> **TASK TO COMPLETE**: Nothing but the pictures should be dropped; repeat the rest of the data below exactly.

DATA SECTION START

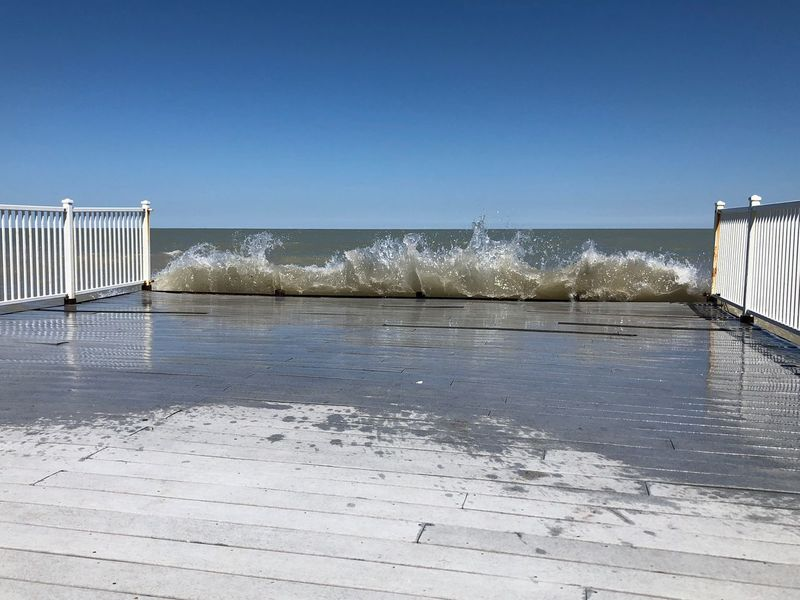 Waves crashing on the Pier Blue Sky Waves Crashing Waves Water Sky Sea Clear Sky Nature Beach Land No People Day Motion Architecture Built Structure Sunlight Scenics - Nature Horizon Over Water Blue Outdoors Tranquil Scene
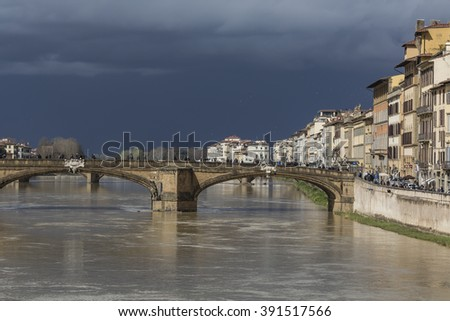 FLORENCE, ITALY - MARCH 07: Ponte Santa Trinita bridge over the Arno River shown on March 07, 2016 in Florence, Italy. The Ponte Santa Trinita is the oldest elliptic arch bridge in the world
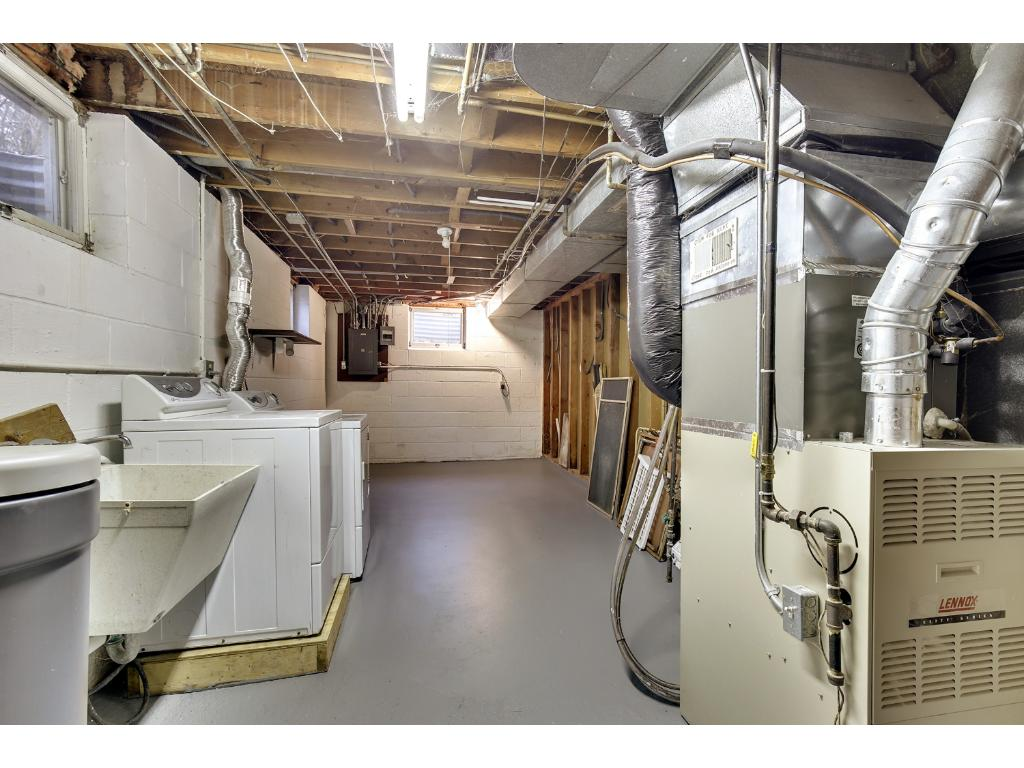 Utility room with laundry.  Additional storage...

DATA SECTION END

> **ANSWER TO THE PROBLEM**:
 Waves crashing on the Pier Blue Sky Waves Crashing Waves Water Sky Sea Clear Sky Nature Beach Land No People Day Motion Architecture Built Structure Sunlight Scenics - Nature Horizon Over Water Blue Outdoors Tranquil Scene
 FLORENCE, ITALY - MARCH 07: Ponte Santa Trinita bridge over the Arno River shown on March 07, 2016 in Florence, Italy. The Ponte Santa Trinita is the oldest elliptic arch bridge in the world
 Utility room with laundry.  Additional storage...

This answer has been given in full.